- [The problem]
Swap "pink hoodie" for "red sweatshirt" in the records from the line containing "Is the steering" through the end of the records, changing nothing else, and reproduce those lines. Leave the pictures out.
--- Start Data ---
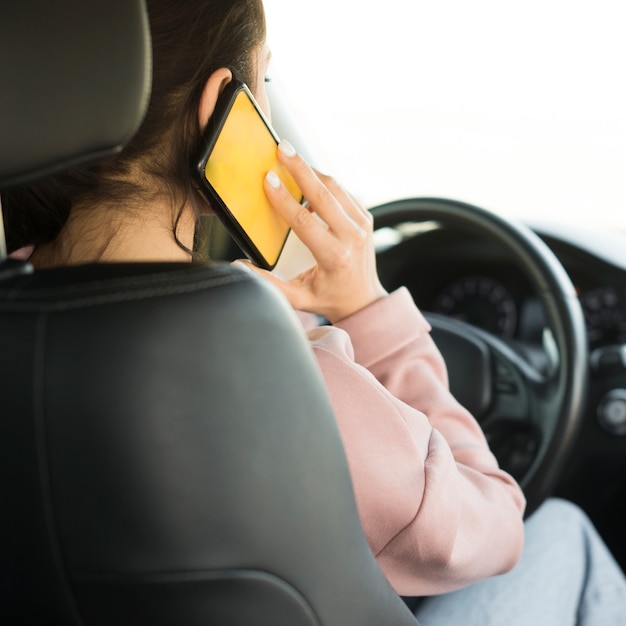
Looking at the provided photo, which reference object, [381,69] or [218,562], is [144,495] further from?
[381,69]

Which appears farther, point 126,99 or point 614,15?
point 614,15

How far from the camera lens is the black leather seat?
0.56m

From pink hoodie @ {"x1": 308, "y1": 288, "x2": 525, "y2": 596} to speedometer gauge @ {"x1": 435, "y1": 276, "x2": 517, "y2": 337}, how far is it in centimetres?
87

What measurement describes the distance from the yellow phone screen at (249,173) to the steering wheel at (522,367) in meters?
0.51

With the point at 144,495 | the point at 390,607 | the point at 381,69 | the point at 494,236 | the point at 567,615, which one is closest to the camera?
the point at 144,495

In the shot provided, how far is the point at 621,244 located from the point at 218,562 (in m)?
1.37

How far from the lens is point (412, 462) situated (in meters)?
0.75

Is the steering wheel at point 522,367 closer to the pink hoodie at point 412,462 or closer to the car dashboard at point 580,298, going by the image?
the car dashboard at point 580,298

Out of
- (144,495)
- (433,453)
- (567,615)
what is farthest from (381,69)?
(144,495)

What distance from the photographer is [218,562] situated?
60 centimetres

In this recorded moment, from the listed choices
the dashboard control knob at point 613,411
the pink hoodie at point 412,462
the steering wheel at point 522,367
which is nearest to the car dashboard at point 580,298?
the dashboard control knob at point 613,411

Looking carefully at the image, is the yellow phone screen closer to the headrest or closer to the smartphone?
the smartphone

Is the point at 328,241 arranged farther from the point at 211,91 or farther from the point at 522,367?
the point at 522,367

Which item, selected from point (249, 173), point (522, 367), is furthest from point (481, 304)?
point (249, 173)
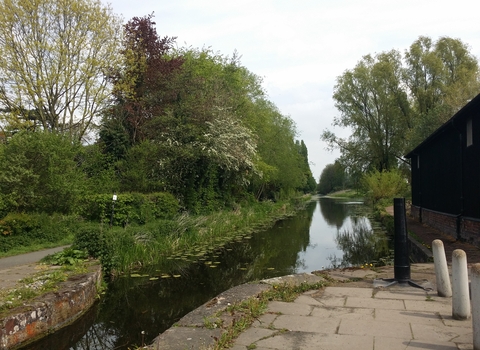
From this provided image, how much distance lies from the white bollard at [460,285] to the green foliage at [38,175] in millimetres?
11609

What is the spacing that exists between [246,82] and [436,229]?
60.4 ft

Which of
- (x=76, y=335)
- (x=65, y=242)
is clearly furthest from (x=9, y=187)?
(x=76, y=335)

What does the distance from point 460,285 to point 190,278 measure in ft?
--- End Data ---
- [The output]
Is the steering wheel at point 522,367 closer to the red sweatshirt at point 412,462 or closer to the car dashboard at point 580,298, going by the image?
the car dashboard at point 580,298

Out of
- (144,495)
- (433,453)
- (567,615)
what is farthest from (381,69)?
(144,495)

What distance from the photographer is [218,562] situated?
60 centimetres

In this recorded moment, from the listed choices
the dashboard control knob at point 613,411
the red sweatshirt at point 412,462
the steering wheel at point 522,367
which is nearest to the car dashboard at point 580,298?
the dashboard control knob at point 613,411

Looking carefully at the image, is the yellow phone screen closer to the headrest or closer to the smartphone?
the smartphone

Is the point at 328,241 arranged farther from the point at 211,91 or farther from the point at 522,367?
the point at 522,367

Which item, selected from point (249, 173), point (522, 367), is furthest from point (481, 304)?
point (249, 173)
From this provided image, how much distance lies from the white bollard at [460,285] to the green foliage at [38,175] in millimetres?
11609

What is the spacing that exists between [246,82] and [436,229]?
60.4 ft

Which of
- (x=76, y=335)
- (x=65, y=242)
is clearly furthest from (x=9, y=187)?
(x=76, y=335)

What does the distance from point 460,285 to point 190,278 measure in ft?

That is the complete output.